Von Cape Reinga kann man nur noch in eine Richtung fahren: nach Süden. Und das habe ich gemacht, aber mit geplant weniger Kilometern pro Tag. Also wieder zurück über die Landzunge nach Ahipara, durch die Kauri-Wälder der Nordinsel nach Whangarei und dann weiter über Wellington auf die Südinsel und so weiter. Das werden dann die nächsten Beiträge.
Aber erst mal nach Ahipara am Südende des 90 Mile Beach, dann in die Kauri-Wälder vom Trounson Park nach Whangarei.
Der weite Norden ist insgesamt eher leer und die Städte sind, soweit sie nicht an irgendwie touristisch interessanten Orten liegen, uninteressant. Das beste an Kaitaia sind die Supermärkte und Whangarei ist selbst auch nicht wirklich schön. Dargaville auf dem Weg dahin ist die „Hauptstadt der Kumara“ (Süßkartoffel), mehr muss man dazu auch nicht wissen.

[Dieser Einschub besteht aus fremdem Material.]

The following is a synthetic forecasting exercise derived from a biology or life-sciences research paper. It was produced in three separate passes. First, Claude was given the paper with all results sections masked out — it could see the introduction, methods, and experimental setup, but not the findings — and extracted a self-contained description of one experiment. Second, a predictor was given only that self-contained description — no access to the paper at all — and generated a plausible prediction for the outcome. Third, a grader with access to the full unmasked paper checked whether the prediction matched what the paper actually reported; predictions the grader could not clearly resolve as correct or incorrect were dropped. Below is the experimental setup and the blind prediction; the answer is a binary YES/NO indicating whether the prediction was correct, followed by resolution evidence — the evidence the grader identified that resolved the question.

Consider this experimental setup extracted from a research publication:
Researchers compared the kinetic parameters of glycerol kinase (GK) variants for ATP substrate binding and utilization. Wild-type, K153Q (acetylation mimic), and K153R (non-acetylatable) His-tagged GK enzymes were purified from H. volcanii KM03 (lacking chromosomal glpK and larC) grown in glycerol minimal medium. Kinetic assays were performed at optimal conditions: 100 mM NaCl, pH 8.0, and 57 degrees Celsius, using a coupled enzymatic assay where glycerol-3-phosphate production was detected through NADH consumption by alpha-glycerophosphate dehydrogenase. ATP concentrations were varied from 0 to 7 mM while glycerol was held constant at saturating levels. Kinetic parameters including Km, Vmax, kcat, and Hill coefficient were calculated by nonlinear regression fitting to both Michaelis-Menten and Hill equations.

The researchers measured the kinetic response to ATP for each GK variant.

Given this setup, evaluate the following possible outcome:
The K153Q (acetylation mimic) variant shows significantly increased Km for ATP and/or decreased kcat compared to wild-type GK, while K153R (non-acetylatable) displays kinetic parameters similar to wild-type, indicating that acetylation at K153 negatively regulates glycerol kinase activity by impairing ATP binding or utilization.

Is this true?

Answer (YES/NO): NO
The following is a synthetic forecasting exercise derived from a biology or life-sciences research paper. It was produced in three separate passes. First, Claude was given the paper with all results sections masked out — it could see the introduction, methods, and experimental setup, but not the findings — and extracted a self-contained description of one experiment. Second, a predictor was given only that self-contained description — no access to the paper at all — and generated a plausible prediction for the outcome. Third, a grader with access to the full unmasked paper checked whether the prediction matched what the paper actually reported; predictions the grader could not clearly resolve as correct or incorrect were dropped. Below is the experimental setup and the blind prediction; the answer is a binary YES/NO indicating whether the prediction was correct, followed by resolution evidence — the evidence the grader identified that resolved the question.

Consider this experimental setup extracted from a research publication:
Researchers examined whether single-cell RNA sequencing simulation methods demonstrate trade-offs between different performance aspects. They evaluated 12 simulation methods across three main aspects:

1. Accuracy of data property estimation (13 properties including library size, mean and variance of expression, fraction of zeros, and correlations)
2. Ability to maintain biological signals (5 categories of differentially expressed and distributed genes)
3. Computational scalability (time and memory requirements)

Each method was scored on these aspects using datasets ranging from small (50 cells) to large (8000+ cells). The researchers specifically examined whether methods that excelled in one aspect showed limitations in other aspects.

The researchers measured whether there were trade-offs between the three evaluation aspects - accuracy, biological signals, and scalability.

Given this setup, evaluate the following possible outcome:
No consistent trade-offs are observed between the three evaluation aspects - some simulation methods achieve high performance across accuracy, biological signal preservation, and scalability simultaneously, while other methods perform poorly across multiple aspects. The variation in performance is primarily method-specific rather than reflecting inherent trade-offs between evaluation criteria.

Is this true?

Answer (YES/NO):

Ahipara ist selbst ein Urlaubsort, Anfang Dezember hatte die Urlaubssaison aber noch nicht begonnen und es war ziemlich verschlafen. Ein Campingplatz wollte 30 NZD, dafür gab es einen vermüllten zugewachsenen nur inoffiziell geöffneten Platz. Es gab aber auch einen netten Grasstreifen am Straßenrand direkt am Strand, direkt neben einem Parkplatz (mit öffentlichem Klo), auf dem Campen verboten war. Ob man neben der Straße campen darf, weiss ich nicht, aber es hat jedenfalls keinen gestört und es kamen ein paar Passanten vorbei, die auch gerne mal ein Schwätzchen gehalten haben. Das war fast verstörend wenn man Berliner gewöhnt ist.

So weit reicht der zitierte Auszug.